Buy Canadian Trend Cooling Down, Says Metro CEO
Canadian consumers are still looking for local products, but Metro grocer CEO Eric La Fleche said the trend is losing a bit of steam.
"Consumers are still buying more Canadian, so we're seeing more growth on Canadian product than non-Canadian product, but it has decelerated slightly," La Fleche told analysts during a fiscal 2025 third-quarter earnings conference call on Aug. 13.
Earlier this year, simmering trade tensions with the United States fueled pro-Canadian momentum, with retailers highlighting local offerings as well as U.S.-sourced products, and brands driving home their Canadian roots.
U.S. tariffs and Canada's counter tariffs have led some food producers to seek price increases from grocers, including Metro.

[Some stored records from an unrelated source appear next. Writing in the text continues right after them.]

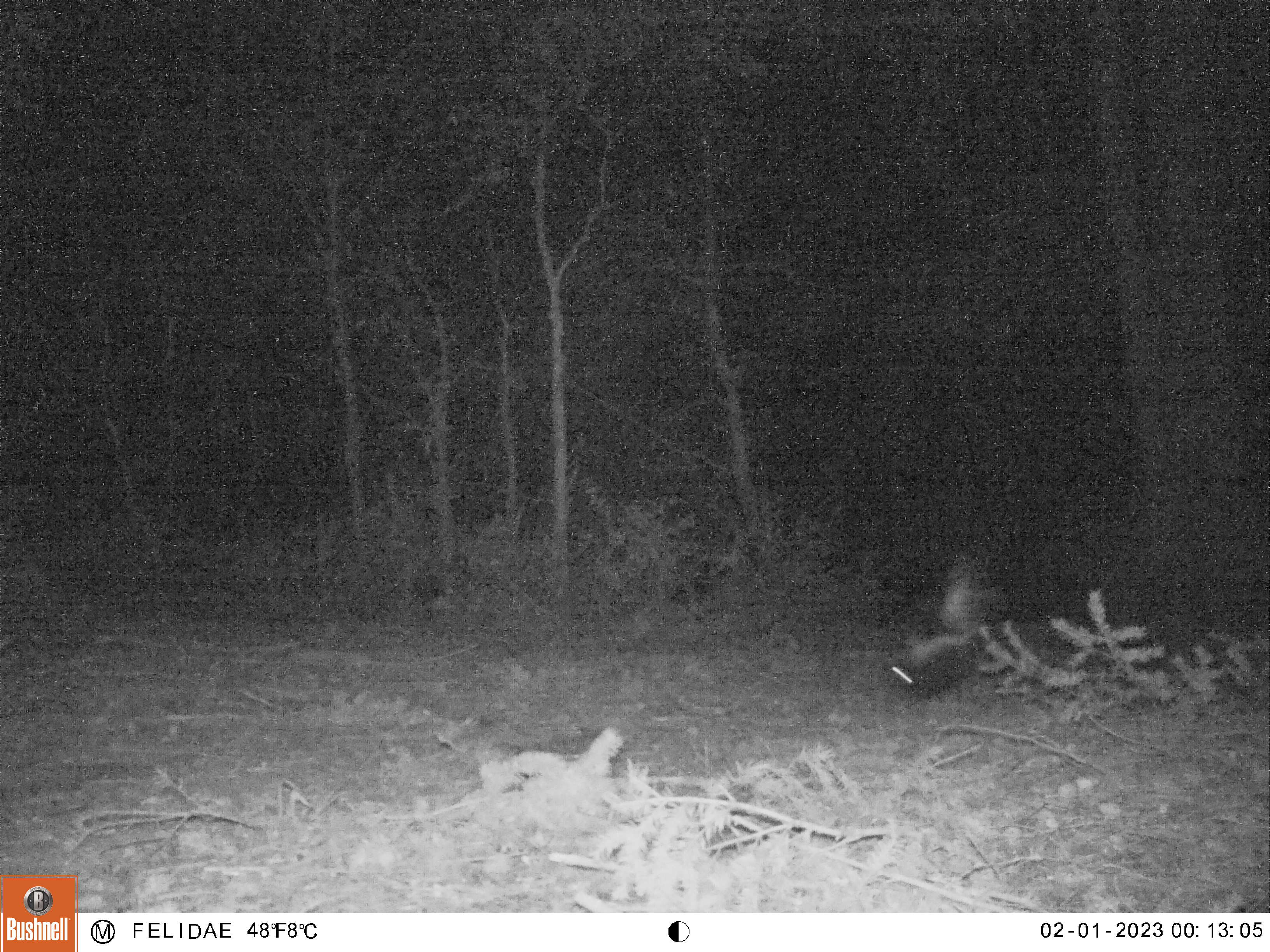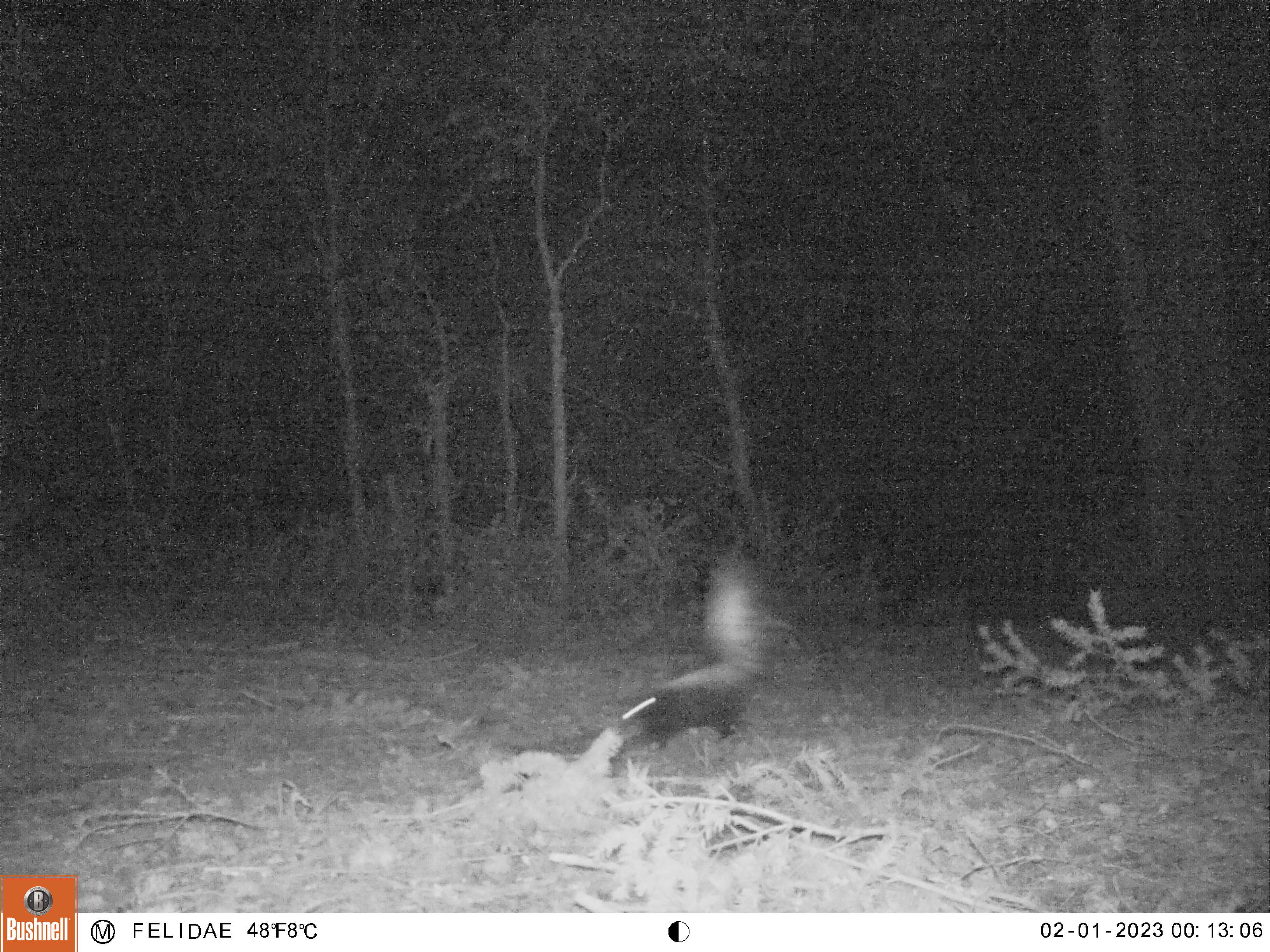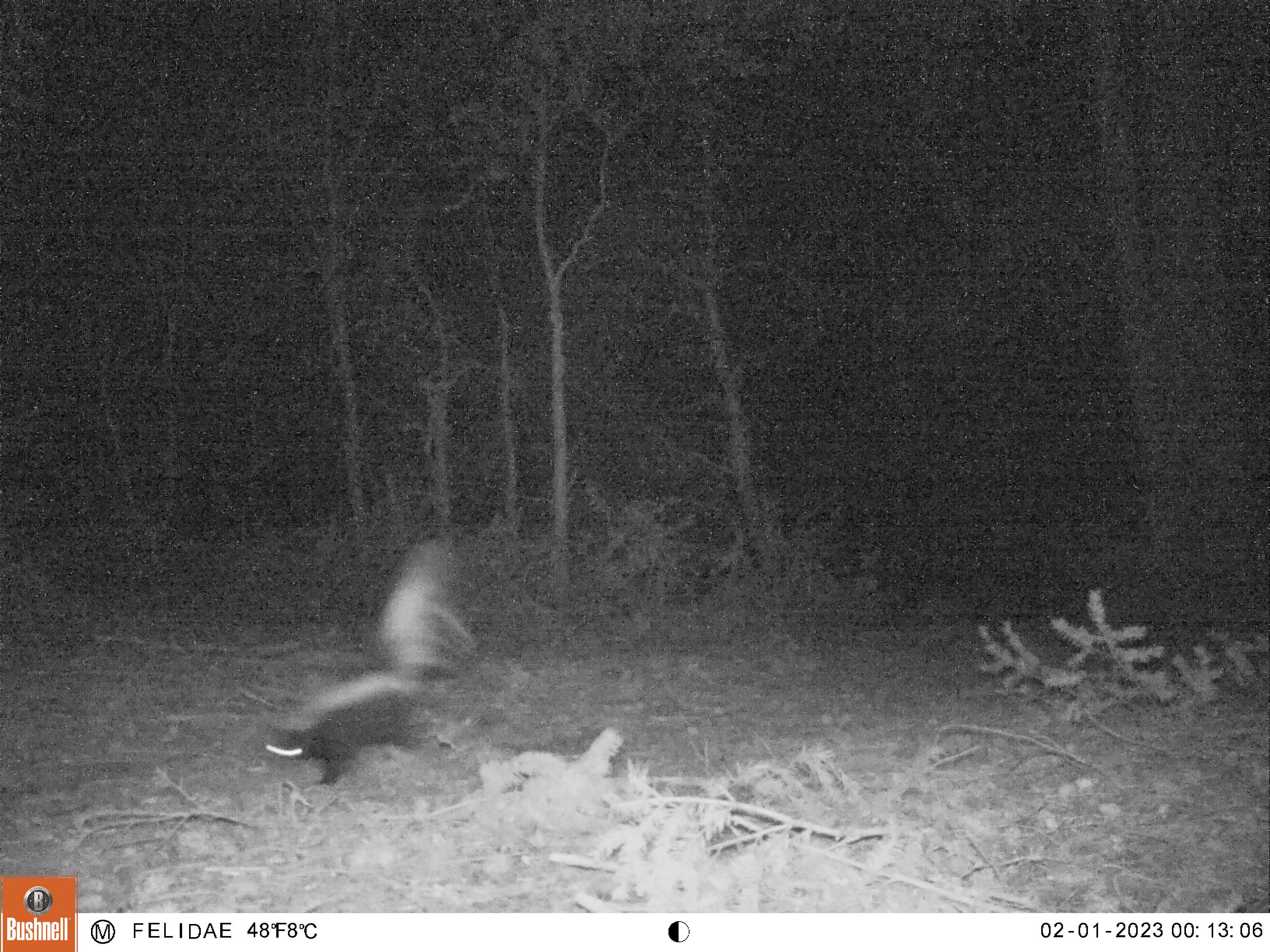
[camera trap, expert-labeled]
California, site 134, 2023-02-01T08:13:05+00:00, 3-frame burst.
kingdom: Animalia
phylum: Chordata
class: Mammalia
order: Carnivora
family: Mephitidae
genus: Mephitis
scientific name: Mephitis mephitis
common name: striped skunk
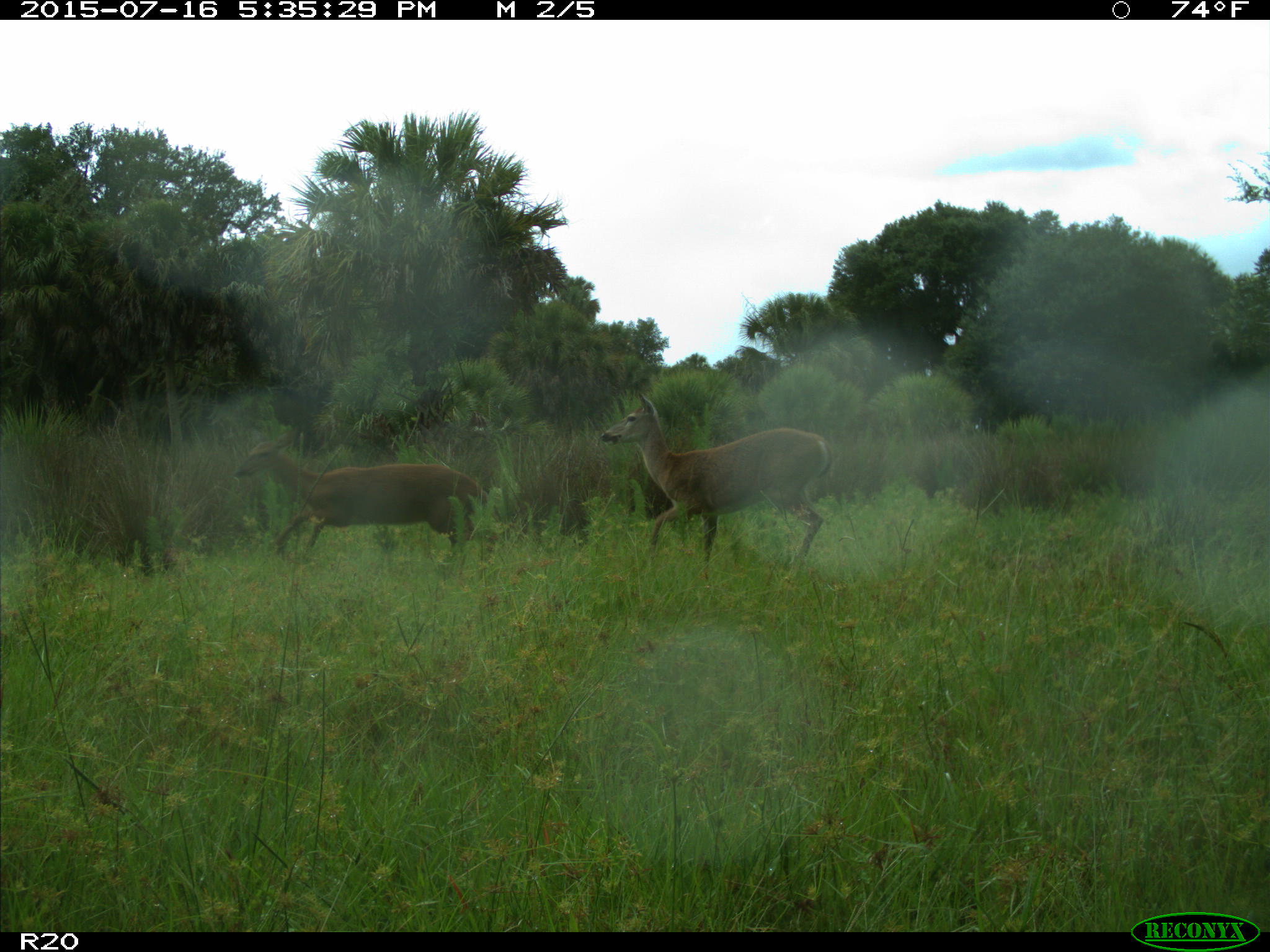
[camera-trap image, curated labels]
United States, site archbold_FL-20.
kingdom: Animalia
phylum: Chordata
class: Mammalia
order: Artiodactyla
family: Cervidae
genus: Odocoileus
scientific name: Odocoileus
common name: deer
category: unidentified deer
Unidentified deer (deer) (Odocoileus).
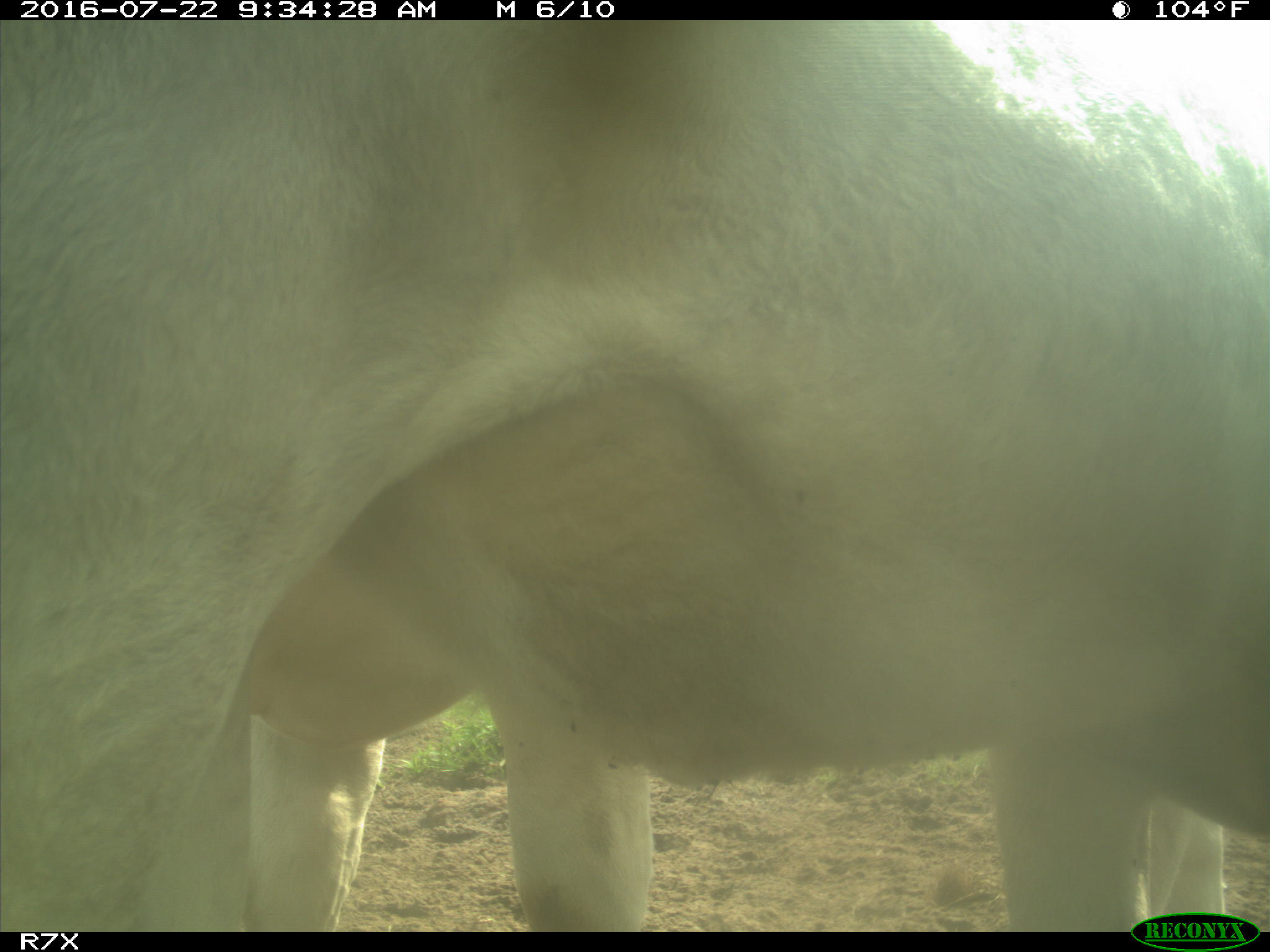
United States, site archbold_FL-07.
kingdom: Animalia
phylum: Chordata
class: Mammalia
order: Artiodactyla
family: Bovidae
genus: Bos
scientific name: Bos taurus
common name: domestic cow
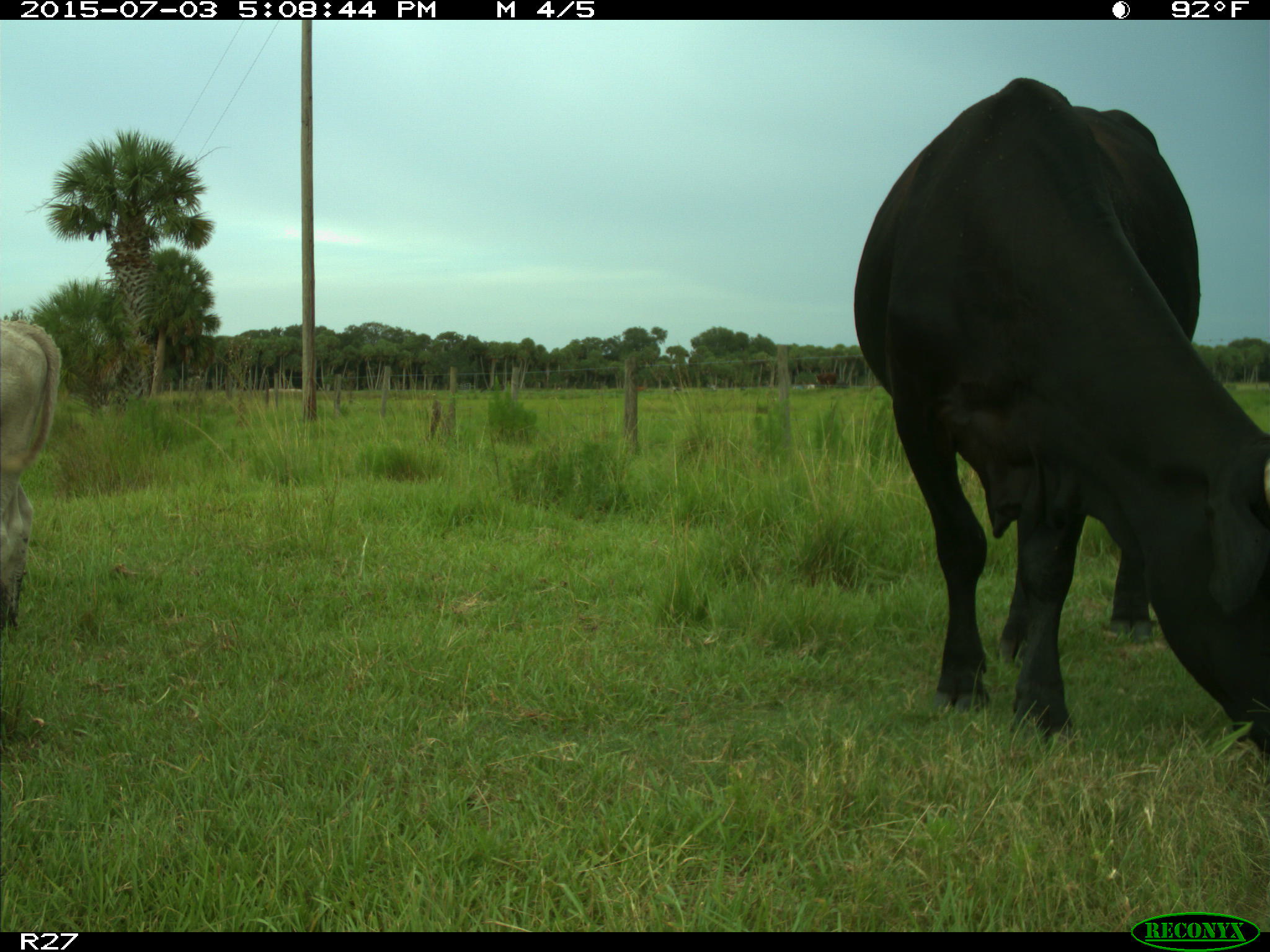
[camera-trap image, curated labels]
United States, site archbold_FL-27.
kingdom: Animalia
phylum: Chordata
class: Mammalia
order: Artiodactyla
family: Bovidae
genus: Bos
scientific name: Bos taurus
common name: domestic cow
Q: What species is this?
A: Bos taurus (domestic cow).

La Fleche says tariffs have driven prices higher for about 3,000 SKUs.
Some suppliers held off on price hikes following counter-tariffs being imposed in March, but increases are happening.
"Teams continue to negotiate to minimize the impact on consumers, and for now, the effect remains manageable," La Fleche said.
Metro also has been searching for suppliers from other countries to rein in the price of goods to keep things more manageable for shoppers who frequent its 980-plus grocery stores.
Tariffs or not, the consumer is trying to keep costs down. "The search for value has been ongoing for a couple of years now or more, so it's the same trends," La Fleche added. "People are searching for value. Promotional levels are high. Private-label sales are high, so we're seeing pretty much the same picture on the consumer side."